The company's Walter Mining division failed to meet forecast targets due to bottleneck constraints at railways and ports, it said, which in turn have affected Walter's plant utilisation rates and coal companies' start-up times on projects.
Walter Mining ended the year with revenue of $103 million, falling short of forecasts of $151.5 million.
Managing director Garry Ash said that while the figures seem disappointing on the surface, they indicated a 23% increase of revenue from the previous year.
Walter Mining also ended the fiscal year on a high note with second-half results positive, as many projects started in the first half of the year came into production.
Ash expects a similar trend to emerge in 2008.
To help smooth out the bumpy rise of earning volatility, Walter Mining will increase its service related contracts for electrical machine and conveyor maintenance in fiscal 2008.
"We expect modest growth in Walter Mining in FY2008, but we expect this to be followed by strong growth in FY2009," Ash said.
Ash added that Walter Mining had a "certain amount" of spare plant capacity, but was expecting better utilisation rates in 2008 and did not expect to outlay capital to drive growth. Instead the division will focus its spending on maintenance.
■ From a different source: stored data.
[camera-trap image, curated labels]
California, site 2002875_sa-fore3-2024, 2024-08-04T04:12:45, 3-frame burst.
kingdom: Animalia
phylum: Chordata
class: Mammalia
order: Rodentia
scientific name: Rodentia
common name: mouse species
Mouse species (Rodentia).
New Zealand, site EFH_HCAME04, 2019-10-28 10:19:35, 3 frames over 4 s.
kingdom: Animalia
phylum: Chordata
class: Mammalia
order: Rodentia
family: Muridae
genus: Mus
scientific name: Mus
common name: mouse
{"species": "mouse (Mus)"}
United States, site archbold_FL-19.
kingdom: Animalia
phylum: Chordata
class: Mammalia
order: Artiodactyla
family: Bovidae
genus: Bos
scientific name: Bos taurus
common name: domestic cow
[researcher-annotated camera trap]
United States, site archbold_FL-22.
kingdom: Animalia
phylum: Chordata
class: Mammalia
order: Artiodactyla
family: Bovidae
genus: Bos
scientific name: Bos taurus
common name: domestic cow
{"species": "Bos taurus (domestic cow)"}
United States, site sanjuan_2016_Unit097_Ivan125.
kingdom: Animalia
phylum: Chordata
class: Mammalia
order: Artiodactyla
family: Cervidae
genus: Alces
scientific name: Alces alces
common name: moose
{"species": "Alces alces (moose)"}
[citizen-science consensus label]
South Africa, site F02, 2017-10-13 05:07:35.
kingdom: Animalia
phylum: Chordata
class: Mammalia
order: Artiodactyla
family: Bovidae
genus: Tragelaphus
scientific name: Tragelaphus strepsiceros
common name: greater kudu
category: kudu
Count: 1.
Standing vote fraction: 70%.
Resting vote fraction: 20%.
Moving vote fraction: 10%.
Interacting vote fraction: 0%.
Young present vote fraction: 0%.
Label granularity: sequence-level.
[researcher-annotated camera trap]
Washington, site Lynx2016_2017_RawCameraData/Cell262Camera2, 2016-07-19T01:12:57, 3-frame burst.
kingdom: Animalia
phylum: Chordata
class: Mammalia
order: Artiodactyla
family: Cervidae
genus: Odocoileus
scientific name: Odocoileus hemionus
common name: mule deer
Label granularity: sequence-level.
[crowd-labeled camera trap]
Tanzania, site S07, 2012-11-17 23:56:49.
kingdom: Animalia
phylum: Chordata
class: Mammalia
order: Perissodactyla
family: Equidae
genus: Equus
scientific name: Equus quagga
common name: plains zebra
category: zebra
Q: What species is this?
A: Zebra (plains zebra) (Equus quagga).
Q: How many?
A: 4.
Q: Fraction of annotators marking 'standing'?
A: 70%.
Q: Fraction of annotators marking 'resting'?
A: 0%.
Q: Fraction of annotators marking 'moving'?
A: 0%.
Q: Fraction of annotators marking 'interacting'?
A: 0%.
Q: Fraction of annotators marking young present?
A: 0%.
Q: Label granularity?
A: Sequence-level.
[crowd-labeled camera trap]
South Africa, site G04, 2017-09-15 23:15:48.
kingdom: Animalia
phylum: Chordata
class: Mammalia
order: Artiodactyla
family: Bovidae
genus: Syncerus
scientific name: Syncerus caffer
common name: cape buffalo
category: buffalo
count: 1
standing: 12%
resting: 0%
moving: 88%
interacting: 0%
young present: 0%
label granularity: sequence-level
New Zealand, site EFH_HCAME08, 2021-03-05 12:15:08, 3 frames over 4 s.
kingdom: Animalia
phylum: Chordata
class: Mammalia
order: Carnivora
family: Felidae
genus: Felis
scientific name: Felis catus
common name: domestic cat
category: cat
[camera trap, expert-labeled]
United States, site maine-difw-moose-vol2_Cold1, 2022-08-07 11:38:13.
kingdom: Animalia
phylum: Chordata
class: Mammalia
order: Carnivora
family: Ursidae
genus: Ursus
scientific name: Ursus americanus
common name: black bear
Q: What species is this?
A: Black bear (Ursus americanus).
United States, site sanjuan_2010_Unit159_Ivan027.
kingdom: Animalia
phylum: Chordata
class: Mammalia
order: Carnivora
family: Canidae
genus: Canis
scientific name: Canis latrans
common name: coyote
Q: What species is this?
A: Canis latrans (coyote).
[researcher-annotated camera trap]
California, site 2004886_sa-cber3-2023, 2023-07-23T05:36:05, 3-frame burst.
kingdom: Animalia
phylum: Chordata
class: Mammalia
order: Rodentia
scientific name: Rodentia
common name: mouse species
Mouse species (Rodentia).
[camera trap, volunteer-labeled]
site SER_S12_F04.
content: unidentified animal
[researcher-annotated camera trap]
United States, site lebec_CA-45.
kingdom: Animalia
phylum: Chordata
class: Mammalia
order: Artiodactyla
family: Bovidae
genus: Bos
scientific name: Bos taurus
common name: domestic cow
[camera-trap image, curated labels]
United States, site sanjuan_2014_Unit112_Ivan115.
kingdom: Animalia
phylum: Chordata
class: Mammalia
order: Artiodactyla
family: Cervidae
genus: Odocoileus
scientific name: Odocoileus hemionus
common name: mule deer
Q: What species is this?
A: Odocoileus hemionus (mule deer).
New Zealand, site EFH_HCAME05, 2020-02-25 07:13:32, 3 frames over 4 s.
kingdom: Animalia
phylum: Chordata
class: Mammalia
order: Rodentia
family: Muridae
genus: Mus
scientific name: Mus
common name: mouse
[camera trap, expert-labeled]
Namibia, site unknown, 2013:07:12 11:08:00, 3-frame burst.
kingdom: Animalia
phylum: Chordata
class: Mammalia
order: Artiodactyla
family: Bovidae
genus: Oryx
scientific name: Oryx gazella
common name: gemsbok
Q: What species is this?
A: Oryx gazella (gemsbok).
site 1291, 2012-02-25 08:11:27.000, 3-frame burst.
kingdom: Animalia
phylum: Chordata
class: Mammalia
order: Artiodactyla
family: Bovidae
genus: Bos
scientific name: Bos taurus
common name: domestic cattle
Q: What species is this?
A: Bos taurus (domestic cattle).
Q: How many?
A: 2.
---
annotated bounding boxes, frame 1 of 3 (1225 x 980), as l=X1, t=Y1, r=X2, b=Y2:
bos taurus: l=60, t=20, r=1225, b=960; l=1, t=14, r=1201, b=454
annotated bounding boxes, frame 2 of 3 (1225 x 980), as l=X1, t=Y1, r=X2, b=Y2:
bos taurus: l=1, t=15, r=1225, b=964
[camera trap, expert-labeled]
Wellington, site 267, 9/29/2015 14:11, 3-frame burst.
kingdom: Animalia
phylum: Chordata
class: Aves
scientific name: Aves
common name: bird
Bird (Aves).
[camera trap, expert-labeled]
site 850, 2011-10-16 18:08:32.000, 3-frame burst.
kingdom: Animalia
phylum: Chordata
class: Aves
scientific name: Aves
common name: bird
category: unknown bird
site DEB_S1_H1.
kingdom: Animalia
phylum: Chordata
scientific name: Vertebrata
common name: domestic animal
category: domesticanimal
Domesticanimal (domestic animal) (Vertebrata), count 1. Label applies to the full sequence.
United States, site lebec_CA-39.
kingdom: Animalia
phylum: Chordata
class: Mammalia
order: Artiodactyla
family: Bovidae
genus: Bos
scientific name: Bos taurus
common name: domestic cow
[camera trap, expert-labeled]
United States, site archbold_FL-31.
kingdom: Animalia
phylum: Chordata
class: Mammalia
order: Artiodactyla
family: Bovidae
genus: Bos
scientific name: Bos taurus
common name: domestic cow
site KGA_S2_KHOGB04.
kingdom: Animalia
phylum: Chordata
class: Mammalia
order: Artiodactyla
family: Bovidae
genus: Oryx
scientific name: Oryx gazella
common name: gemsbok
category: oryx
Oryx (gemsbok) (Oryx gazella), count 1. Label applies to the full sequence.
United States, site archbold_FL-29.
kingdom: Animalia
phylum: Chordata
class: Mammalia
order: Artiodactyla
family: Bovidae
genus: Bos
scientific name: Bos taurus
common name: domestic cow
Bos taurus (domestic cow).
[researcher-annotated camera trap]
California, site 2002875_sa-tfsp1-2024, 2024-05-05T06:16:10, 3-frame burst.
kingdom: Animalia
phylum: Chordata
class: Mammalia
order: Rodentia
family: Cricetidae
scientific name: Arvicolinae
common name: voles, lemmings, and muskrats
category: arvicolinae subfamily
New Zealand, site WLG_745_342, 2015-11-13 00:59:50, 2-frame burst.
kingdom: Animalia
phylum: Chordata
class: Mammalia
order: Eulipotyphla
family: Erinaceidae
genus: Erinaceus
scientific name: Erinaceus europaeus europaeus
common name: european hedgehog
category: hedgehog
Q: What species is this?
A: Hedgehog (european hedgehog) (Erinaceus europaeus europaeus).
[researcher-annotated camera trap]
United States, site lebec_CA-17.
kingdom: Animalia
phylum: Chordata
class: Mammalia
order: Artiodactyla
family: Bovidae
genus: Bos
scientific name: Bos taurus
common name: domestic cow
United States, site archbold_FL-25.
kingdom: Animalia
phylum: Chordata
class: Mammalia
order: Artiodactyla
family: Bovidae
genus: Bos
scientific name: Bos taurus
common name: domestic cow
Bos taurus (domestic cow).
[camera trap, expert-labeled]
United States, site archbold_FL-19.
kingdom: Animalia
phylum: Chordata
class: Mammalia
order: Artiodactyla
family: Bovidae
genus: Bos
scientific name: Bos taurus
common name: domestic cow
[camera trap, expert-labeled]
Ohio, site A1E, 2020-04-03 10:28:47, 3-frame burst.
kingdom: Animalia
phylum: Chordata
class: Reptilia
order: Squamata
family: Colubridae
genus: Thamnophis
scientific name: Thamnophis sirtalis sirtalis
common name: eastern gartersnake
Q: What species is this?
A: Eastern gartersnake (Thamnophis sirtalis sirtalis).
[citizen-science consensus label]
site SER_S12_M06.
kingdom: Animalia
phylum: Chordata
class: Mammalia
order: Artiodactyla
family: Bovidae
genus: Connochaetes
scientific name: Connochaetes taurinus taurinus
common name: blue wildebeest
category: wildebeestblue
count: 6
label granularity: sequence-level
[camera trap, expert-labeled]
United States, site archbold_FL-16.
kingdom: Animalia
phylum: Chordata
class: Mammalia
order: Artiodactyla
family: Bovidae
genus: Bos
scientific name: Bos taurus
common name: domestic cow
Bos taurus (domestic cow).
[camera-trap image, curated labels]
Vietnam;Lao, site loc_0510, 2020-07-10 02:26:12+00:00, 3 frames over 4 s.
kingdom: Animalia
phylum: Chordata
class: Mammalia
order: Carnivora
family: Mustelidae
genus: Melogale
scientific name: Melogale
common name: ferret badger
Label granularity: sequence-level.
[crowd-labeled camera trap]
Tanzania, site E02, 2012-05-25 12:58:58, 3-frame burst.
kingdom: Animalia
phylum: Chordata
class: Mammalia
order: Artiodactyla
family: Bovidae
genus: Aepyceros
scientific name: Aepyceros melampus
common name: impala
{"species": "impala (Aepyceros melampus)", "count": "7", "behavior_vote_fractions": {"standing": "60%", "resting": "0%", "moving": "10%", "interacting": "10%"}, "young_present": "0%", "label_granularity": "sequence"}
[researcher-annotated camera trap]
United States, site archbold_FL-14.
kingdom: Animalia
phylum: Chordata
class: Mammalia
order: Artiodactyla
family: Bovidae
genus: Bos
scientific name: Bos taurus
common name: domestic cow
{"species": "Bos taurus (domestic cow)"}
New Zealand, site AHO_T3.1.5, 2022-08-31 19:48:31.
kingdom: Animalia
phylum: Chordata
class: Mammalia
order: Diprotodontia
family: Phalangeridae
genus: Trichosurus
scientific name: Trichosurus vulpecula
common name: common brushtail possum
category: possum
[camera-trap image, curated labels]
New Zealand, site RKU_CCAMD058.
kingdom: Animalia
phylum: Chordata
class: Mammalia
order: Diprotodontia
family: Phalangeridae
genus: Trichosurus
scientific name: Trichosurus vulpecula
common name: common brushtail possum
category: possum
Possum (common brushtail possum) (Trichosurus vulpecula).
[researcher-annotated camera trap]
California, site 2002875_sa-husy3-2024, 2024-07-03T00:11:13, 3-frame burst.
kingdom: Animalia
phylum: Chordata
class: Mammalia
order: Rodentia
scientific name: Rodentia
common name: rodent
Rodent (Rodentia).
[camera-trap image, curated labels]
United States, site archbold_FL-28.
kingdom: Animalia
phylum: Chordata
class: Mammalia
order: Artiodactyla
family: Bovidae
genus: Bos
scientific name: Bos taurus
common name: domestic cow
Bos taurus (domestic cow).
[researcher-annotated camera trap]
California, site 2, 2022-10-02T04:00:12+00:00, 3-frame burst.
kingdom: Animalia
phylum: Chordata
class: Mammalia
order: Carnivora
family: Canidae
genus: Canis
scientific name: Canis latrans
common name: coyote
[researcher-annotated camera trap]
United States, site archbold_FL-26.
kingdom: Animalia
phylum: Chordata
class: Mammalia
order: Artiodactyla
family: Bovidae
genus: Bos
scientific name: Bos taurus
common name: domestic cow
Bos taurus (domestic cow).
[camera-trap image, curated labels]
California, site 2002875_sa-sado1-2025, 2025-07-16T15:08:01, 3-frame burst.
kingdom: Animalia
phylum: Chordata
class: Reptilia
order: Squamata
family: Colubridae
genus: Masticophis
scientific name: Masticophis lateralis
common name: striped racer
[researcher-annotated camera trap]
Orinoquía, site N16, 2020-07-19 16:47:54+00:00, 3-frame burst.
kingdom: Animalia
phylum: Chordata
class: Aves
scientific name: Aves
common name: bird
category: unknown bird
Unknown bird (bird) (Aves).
Both divisions will also continue a focus on research and development. In fiscal 2007 Walter Mining used two road headers at the Blakefield South drift project fitted with temporary roof support and automatic roof bolting mechanisms. The technology was a first in Australia and was introduced for productivity and safety reasons.
With about 70% of the company's work for the 2008 financial year already secured, Ash expects a strong upcoming year for the group.
He added Walter plans to double its group revenue and EBITDA every five years.